Repeal of state and local property, sales and income tax deductions on federal tax returns
By one estimate, the bulk of these deductions benefit taxpayers earning at least $100,000 a year, which would include HNW individuals.
Elimination of individual alternative minimum tax (AMT)
The AMT primarily benefits households with incomes of $200,000 to $1 million.The AMT rate is 28 percent, compared with the 39.6 percent rate under the regular income tax; however, the deduction of state and local taxes isn’t available if the AMT rate is used.
Abolishment of estate and generation-skipping taxes
The estate tax, which mostly benefits wealthy Americans, slaps a tax on property whose ownership is transferred after the owner’s death, while the generation-skipping tax applies an extra tax on a transfer of property that skips a generation, according to the Tax Policy Center, a Washington, D.C.-based non-profit think tank.

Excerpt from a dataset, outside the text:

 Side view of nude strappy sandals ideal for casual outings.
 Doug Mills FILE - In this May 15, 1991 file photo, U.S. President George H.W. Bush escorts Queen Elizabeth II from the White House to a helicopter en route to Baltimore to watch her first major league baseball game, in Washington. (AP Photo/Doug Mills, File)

Broadly speaking, Scott Crowe, chief investment strategist at BNY Mellon’s CenterSquare Investment Management, a real estate asset management firm, says the tax reform framework as it’s laid out now would bode well for investment in asset classes with shorter leasing terms, such as multifamily, office, industrial and hotel. However, the plan wouldn’t aid investment in asset classes with longer lease terms, including healthcare, net lease and retail, given the bond-like nature of these categories, he notes.

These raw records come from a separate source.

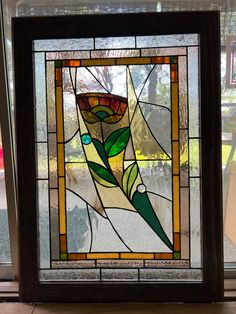 a stained glass window with a flower on it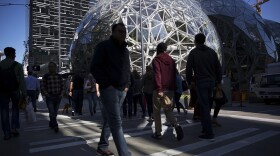 Pedestrians cross the street at Amazon headquarters in Seattle in September. 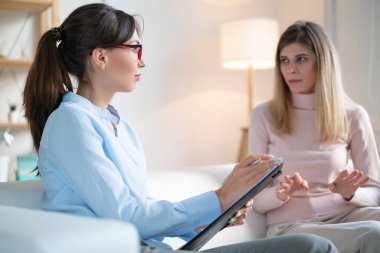 Hasta sorunlarını ofiste oturan psikoterapistle konuşuyor..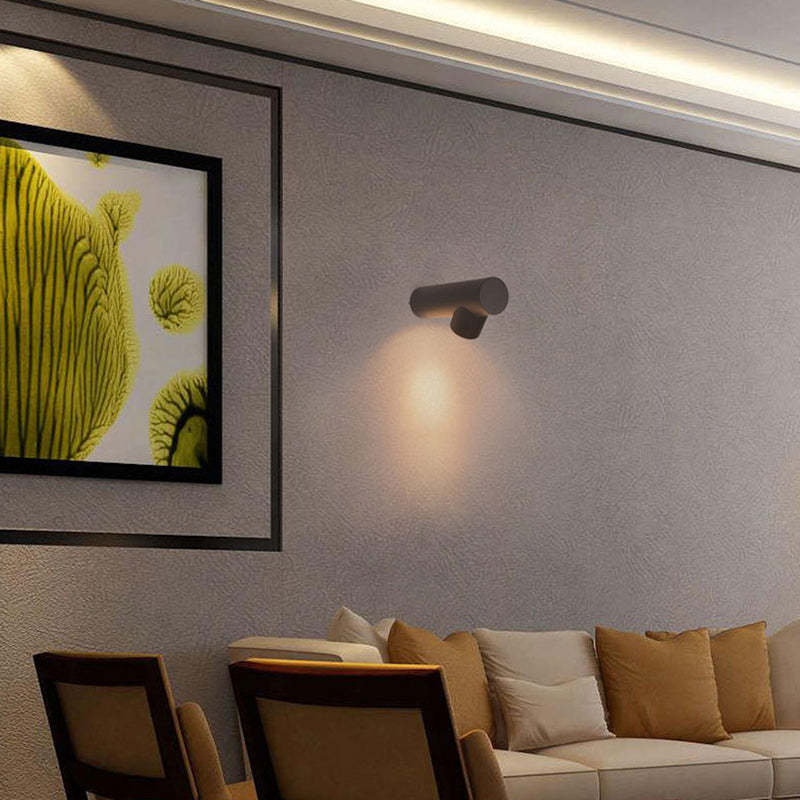 Orr Modern Wall Lamp illuminating living room wall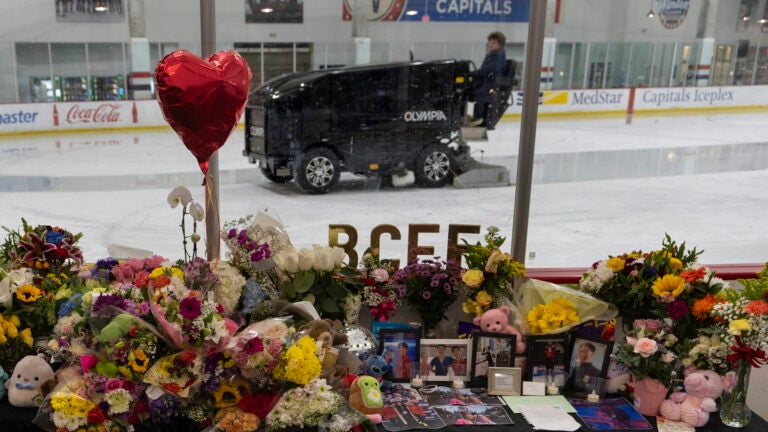 An ice resurfacer prepares the ice as a memorial is seen along the boards at MedStar Capitals Iceplex Sunday, Feb. 2, 2025, in Arlington, Va., for the figure skaters who were among the 67 victims of a mid-air collision between an Army helicopter and an American Airlines flight from Kansas.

Also, if the tax plan puts an end to interest deductibility, lower-yielding core assets would become less attractive than higher-yielding development projects, Crowe adds.
He cautions HNW investors against basing investment decisions only on the rough plan that’s been sketched out for tax reform. All in all, though, HNW investors should welcome the tax cuts being mulled as part of the proposed reform, he says.
“Real estate does well in periods of positive economic growth, and tax cuts will lead to higher levels of economic growth and higher levels of rent and higher real estate values.”
As more details about the tax plan surface, some experts say, it’ll become easier to determine how HNW real estate investors should proceed.
“With so much speculation and many unknowns, it is really almost impossible to provide intelligent advice,” says John Harrison, CEO of the Alternative and Direct Investment Securities Association, a national trade association.
In fact, the advice from Heim, the Indiana professor, is simply for HNW investors to stick to their current strategies, since he highly doubts Congress will approve the existing tax plan or anything similar.
“The tax reform framework contains only a few main provisions, with almost none of the details worked out,” he says. “In tax reform, the devil is always in the details—whose taxes will increase in order to make the code simpler and more efficient?”
Whatever the specifics of the plan are, Harrison doesn’t expect passage of any sort of tax legislation until early 2018.
“Considering the current political environment and where the process is today, it appears that achieving a truly broad-based tax reform package seems unlikely, with the higher probability being a more narrow tax cut program emerging,” he says.
What does end up emerging shouldn’t greatly affect HNW real estate investors, according to Tim Speiss, partner at New York-based accounting firm EisnerAmper LLP.
“So far, for the real estate industry, the proposed tax law changes in 2017 are minor compared to those imposed under the Tax Reform Act of 1986, which had a high impact on real estate operations and investments,” he says.